Personal information
- Full name: Cornelius Francois Kruger van Wyk
- Born: 7 February 1980 (age 46) Wolmaransstad, Transvaal Province, South Africa
- Batting: Right-handed
- Role: Wicket-keeper

International information
- National side: New Zealand;
- Test debut (cap 255): 7 March 2012 v South Africa
- Last Test: 29 November 2012 v Sri Lanka

Domestic team information
- 2000/01–2005/06: Northerns
- 2004/05–2005/06: Titans
- 2006/07–2009/10: Canterbury
- 2010/11–2015/16: Central Districts

Career statistics
| Competition | Test | FC | LA | T20 |
| Matches | 9 | 138 | 141 | 80 |
| Runs scored | 341 | 6,734 | 2,624 | 877 |
| Batting average | 21.31 | 37.59 | 38.73 | 21.39 |
| 100s/50s | 0/1 | 7/41 | 1/14 | 0/1 |
| Top score | 71 | 178* | 114* | 59* |
| Catches/stumpings | 23/1 | 415/20 | 158/20 | 43/15 |
- Source: Cricinfo, 20 March 2017

= Kruger van Wyk =

New Zealand cricketer

Cornelius Francoius Kruger van Wyk (born 7 February 1980) is a former New Zealand cricketer who plays for the Central Districts Stags. He is a wicket-keeper-batsman. He has played professionally in South Africa and New Zealand, and at club level in Scotland. He attended Afrikaanse Hoër Seunskool (Afrikaans High School for Boys, also known as Affies), a popular and renowned public school located in Pretoria.

==Domestic career==
Born and raised in South Africa, van Wyk started his first class career with Northerns in 2000/01 season. However, any hope of breaking into the South African team was diminished by Mark Boucher's long-term hold on the position. He moved to New Zealand on the encouragement of his coach, and started playing for the Canterbury Wizards from the 2006/07 season.

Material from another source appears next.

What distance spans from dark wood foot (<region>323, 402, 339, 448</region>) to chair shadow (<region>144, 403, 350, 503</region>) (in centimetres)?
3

Van Wyk captained the Canterbury Wizards in the 2008 season in which they won the first class State Championship title. He was awarded the Canterbury Wizards player of the year for the 2007/8 season. He captained the Wizards until 2010, when he signed for the Central Districts Stags. In the New Zealand winter he has played professionally in Scotland for West Lothian County Cricket Association who have since been renamed Linlithgow Cricket Club.

==International career==
On 16 January 2012, van Wyk was named in the New Zealand cricket squad to play Zimbabwe in a one-off test match commencing 26 January 2012. Kruger van Wyk was named to make his test debut later that summer against his former country after BJ Watling was ruled out with a hip injury.

==Retirement==
In December 2015, he announced his retirement from all forms of cricket, to take up the role of Director of Cricket at the University of Pretoria's TuksCricket Academy.